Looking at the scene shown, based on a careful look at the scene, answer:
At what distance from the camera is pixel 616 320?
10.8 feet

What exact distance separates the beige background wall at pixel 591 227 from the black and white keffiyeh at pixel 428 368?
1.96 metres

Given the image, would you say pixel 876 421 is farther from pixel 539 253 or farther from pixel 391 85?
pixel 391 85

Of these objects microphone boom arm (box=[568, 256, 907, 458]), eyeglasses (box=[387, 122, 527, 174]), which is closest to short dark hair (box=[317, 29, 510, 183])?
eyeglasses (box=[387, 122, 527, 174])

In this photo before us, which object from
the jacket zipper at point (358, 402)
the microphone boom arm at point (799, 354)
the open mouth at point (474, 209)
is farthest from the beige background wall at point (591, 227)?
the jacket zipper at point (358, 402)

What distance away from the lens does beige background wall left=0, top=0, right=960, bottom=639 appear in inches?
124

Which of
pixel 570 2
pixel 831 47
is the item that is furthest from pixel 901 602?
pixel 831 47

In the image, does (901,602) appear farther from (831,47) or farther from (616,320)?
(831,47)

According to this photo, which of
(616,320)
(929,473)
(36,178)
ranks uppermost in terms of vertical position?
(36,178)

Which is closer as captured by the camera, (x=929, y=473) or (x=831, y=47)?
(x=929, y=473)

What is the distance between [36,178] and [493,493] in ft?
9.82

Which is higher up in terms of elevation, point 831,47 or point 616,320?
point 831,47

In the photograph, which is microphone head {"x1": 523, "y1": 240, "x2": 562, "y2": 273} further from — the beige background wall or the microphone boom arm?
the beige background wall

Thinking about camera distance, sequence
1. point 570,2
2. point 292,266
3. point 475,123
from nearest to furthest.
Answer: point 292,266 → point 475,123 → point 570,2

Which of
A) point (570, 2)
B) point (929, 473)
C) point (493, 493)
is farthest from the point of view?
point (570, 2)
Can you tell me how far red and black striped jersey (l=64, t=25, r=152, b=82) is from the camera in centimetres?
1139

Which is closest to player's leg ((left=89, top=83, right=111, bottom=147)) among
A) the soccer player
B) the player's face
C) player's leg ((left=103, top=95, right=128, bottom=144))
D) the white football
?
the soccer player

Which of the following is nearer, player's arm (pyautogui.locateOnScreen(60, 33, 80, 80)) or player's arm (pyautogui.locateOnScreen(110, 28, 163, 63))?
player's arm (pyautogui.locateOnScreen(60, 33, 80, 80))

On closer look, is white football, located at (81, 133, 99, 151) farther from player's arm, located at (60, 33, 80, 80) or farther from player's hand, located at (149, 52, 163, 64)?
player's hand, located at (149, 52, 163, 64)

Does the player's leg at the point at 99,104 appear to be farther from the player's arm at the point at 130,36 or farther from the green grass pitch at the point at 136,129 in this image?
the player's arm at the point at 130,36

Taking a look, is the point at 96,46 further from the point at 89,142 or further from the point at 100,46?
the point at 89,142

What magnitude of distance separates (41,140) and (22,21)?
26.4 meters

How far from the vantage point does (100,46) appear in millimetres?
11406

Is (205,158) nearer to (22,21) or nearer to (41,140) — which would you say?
☆ ☆ ☆ ☆
WHAT THE EXERCISE ASKS
Rewrite all of the rows above, swapping each occurrence of "microphone boom arm" for "mic arm" and leaving everything else as it is.

EXPECTED OUTPUT
Looking at the scene shown, based on a careful look at the scene, answer:
At what distance from the camera is pixel 616 320?
10.8 feet

What exact distance separates the beige background wall at pixel 591 227 from the black and white keffiyeh at pixel 428 368?
1.96 metres

Given the image, would you say pixel 876 421 is farther from pixel 539 253 or farther from pixel 391 85?
pixel 391 85

Of these objects mic arm (box=[568, 256, 907, 458]), eyeglasses (box=[387, 122, 527, 174]), which is closest to short dark hair (box=[317, 29, 510, 183])?
eyeglasses (box=[387, 122, 527, 174])

In this photo before us, which object from
the jacket zipper at point (358, 402)
the mic arm at point (799, 354)
the open mouth at point (474, 209)
is farthest from the beige background wall at point (591, 227)?
the jacket zipper at point (358, 402)

What distance away from the lens does beige background wall left=0, top=0, right=960, bottom=639 appear in inches?
124

Which of
pixel 570 2
pixel 831 47
is the item that is furthest from pixel 901 602?
pixel 831 47

In the image, does (901,602) appear farther from (831,47) or farther from (616,320)?
(831,47)

According to this photo, which of
(616,320)
(929,473)
(36,178)
ranks uppermost in terms of vertical position?
(36,178)

Which is closer as captured by the camera, (x=929, y=473) or (x=831, y=47)?
(x=929, y=473)

What is the distance between [36,178] and [493,493] in ft?
9.82

Which is higher up in terms of elevation, point 831,47 or point 616,320?
point 831,47

In the photograph, which is microphone head {"x1": 523, "y1": 240, "x2": 562, "y2": 273} further from — the beige background wall or the mic arm?
the beige background wall

Thinking about camera distance, sequence
1. point 570,2
2. point 292,266
3. point 475,123
from nearest to furthest.
Answer: point 292,266 → point 475,123 → point 570,2

Which of
A) point (570, 2)
B) point (929, 473)
C) point (493, 493)
is farthest from the point of view?
point (570, 2)
Can you tell me how far red and black striped jersey (l=64, t=25, r=152, b=82) is from the camera in centimetres?
1139

Which is closest to player's leg ((left=89, top=83, right=111, bottom=147)) among
A) the soccer player
B) the player's face
C) player's leg ((left=103, top=95, right=128, bottom=144))
D) the white football
?
the soccer player

Which of the following is nearer, player's arm (pyautogui.locateOnScreen(60, 33, 80, 80)) or player's arm (pyautogui.locateOnScreen(110, 28, 163, 63))?
player's arm (pyautogui.locateOnScreen(60, 33, 80, 80))

On closer look, is white football, located at (81, 133, 99, 151) farther from player's arm, located at (60, 33, 80, 80) or farther from player's hand, located at (149, 52, 163, 64)?
player's hand, located at (149, 52, 163, 64)

Does the player's leg at the point at 99,104 appear to be farther from the player's arm at the point at 130,36 or farther from the green grass pitch at the point at 136,129 in this image?
the player's arm at the point at 130,36

Taking a look, is the point at 96,46 further from the point at 89,142 or further from the point at 100,46?
the point at 89,142

What magnitude of distance separates (41,140) and (22,21)?
26.4 meters

How far from the vantage point does (100,46) appear in millimetres?
11406

Is (205,158) nearer to (22,21) or nearer to (41,140) — which would you say?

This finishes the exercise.